>> START Selected passage
Jae-gon (played by Kim Nam-gil) is a generally unfriendly detective who has a distinct lack of a shame in his everyday interactions. If nothing else, I have to give "The Shameless" credit for having an accurate title. In nearly every scene there's at least one moment where one character acts so incredibly rude that I can't help but think to myself "have you no shame", and it's at that point I remember the title. What was I expecting, a story about happy well-adjusted characters?
Certainly not- "The Shameless" is more about rolling around in the muck. This is a very arty film, about how people are a generally miserable depressed lot who kind of deserve our pity, but by and large they're such explicit jerks that it's hard to feel sorry for them. Like Hye-kyeong (played by Jeon Do-yeon). Her situation seems sympathetic but the woman's not really that much better than anyone else. It's just that Hye-kyeong is able to let her guard down for the sake of sex and possibly some incidental romance to go on top of that.
>> END Selected passage
Objectives ->
• 1. In the film review, answer these:
(a) What is Jae-gon's job?
(b) Which actor plays Hye-kyeong?
(c) Which actor plays Jae-gon?
• 2. Can you repeat the stretch of the film review from "Jae-gon (played by" through "happy well-adjusted characters?"?
• 3. Would you go on with the film review from its last sentence?
The entries have nothing to do with the film review.
>> START Supplied records
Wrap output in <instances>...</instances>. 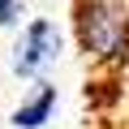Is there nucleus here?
<instances>
[{
  "mask_svg": "<svg viewBox=\"0 0 129 129\" xmlns=\"http://www.w3.org/2000/svg\"><path fill=\"white\" fill-rule=\"evenodd\" d=\"M17 17H22V0H0V22L13 26Z\"/></svg>",
  "mask_w": 129,
  "mask_h": 129,
  "instance_id": "20e7f679",
  "label": "nucleus"
},
{
  "mask_svg": "<svg viewBox=\"0 0 129 129\" xmlns=\"http://www.w3.org/2000/svg\"><path fill=\"white\" fill-rule=\"evenodd\" d=\"M60 52V35H56V26L47 22V17H35L26 30H22V43H17V73H39V64L47 60V56H56Z\"/></svg>",
  "mask_w": 129,
  "mask_h": 129,
  "instance_id": "f03ea898",
  "label": "nucleus"
},
{
  "mask_svg": "<svg viewBox=\"0 0 129 129\" xmlns=\"http://www.w3.org/2000/svg\"><path fill=\"white\" fill-rule=\"evenodd\" d=\"M73 26L95 73L116 78L129 60V13L120 0H73Z\"/></svg>",
  "mask_w": 129,
  "mask_h": 129,
  "instance_id": "f257e3e1",
  "label": "nucleus"
},
{
  "mask_svg": "<svg viewBox=\"0 0 129 129\" xmlns=\"http://www.w3.org/2000/svg\"><path fill=\"white\" fill-rule=\"evenodd\" d=\"M52 108H56V86H43L30 103H22V108L13 112V125H17V129H39V125L52 116Z\"/></svg>",
  "mask_w": 129,
  "mask_h": 129,
  "instance_id": "7ed1b4c3",
  "label": "nucleus"
}]
</instances>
>> END Supplied records
Responses in order ->
• 1.
(a) He is a detective.
(b) Jeon Do-yeon
(c) Kim Nam-gil

• 2.
Jae-gon (played by Kim Nam-gil) is a generally unfriendly detective who has a distinct lack of a shame in his everyday interactions. If nothing else, I have to give "The Shameless" credit for having an accurate title. In nearly every scene there's at least one moment where one character acts so incredibly rude that I can't help but think to myself "have you no shame", and it's at that point I remember the title. What was I expecting, a story about happy well-adjusted characters?

• 3.
Technically speaking "The Shameless" is fairly well made. If you want to take a look at it shot-by-shot the camerawork is pretty good and the images communicate the subtleties that are mostly absent from the script. Jae-gon favors doing things in a quiet, sneaky way that he doesn't particularly enjoy very much, meeting people he doesn't actually like, but so what? This is the infinitely miserable crucible that is life, so he just has to deal it.
On top of everything else the story doesn't even have any urgency. If Jae-gon is this shameless about this particular case, then of course he was equally shameless about the case before this one. And no doubt he will also be shameless about the case that comes after this one. In a peculiar epilogue we actually get to see Jae-gon go off and have another adventure. This one is also pretty much no fun at all.
It's hard to know what to make out of a movie like "The Shameless". Is there some sort of greater artistic insight we're supposed to be getting from all this? Maybe the message is that crime doesn't pay. Except that Jae-gon is a cop, so maybe the message is that the law doesn't pay? Or perhaps the moral is that love is but a mere illusion, a sort of tourniquet that can stop the emotional bleeding for a while but at the end of the day you're still dying on the inside from the pain of a miserable destructive world.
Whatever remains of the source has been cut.